[TASK DESCRIPTION]:
Convert the data into a Markdown table with the columns Number and Text. Start at the line that contains "How far is the" and run through the end of the data, both ends included, with one numbered row per line; leave out blank lines and the pictures.

"""

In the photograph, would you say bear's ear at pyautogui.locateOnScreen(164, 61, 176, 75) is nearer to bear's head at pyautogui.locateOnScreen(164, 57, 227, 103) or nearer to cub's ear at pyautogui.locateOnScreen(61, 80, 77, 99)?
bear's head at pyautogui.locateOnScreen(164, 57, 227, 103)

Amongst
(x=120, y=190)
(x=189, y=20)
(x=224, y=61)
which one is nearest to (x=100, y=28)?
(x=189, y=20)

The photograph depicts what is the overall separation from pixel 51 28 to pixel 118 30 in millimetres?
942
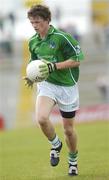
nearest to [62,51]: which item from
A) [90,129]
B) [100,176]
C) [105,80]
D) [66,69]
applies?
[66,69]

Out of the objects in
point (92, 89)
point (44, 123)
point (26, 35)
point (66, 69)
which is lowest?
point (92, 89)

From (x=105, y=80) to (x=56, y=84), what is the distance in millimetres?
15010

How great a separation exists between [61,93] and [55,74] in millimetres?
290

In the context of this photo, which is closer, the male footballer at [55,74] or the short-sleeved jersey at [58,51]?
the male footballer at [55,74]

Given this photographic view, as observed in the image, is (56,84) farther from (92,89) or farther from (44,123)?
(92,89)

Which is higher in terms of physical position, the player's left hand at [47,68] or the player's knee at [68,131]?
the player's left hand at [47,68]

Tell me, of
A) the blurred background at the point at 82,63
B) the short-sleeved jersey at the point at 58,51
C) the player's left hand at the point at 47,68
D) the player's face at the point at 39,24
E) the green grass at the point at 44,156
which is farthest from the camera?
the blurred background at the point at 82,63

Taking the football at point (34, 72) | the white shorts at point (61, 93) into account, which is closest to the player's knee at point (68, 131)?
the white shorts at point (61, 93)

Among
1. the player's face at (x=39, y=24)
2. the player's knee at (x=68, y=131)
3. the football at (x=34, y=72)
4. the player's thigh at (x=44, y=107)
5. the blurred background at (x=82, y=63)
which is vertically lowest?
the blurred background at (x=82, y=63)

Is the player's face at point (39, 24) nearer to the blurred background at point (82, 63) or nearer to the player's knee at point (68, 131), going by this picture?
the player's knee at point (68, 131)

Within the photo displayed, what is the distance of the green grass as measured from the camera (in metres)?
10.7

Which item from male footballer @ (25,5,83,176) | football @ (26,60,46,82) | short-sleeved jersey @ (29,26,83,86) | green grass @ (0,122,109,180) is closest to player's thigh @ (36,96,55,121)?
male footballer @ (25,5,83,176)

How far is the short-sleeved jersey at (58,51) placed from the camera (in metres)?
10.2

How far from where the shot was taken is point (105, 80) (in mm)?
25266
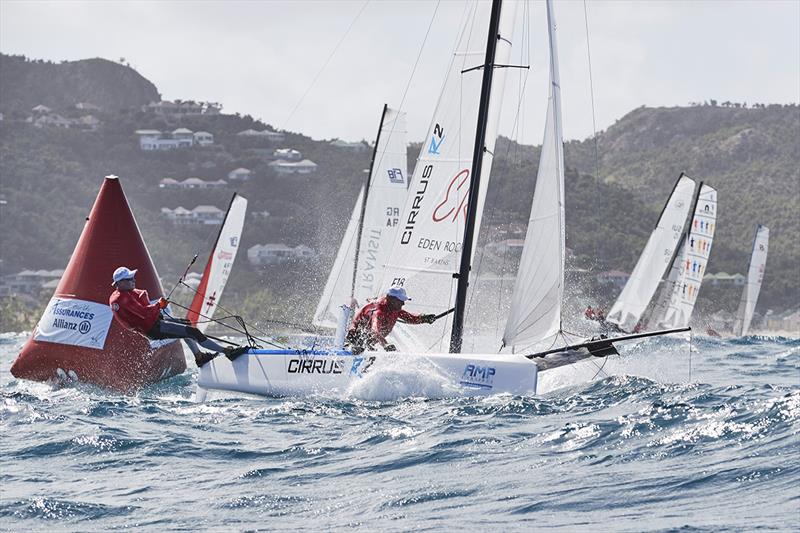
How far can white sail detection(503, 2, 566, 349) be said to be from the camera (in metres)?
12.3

"""

[RESULT OF THIS TASK]:
| Number | Text |
|---|---|
| 1 | How far is the short-sleeved jersey at (58,51) placed from the camera (in metres)? |
| 2 | 10.2 |
| 3 | How far from where the shot was taken is point (105, 80) (in mm)? |
| 4 | 25266 |
| 5 | How far can white sail detection(503, 2, 566, 349) be said to be from the camera (in metres)? |
| 6 | 12.3 |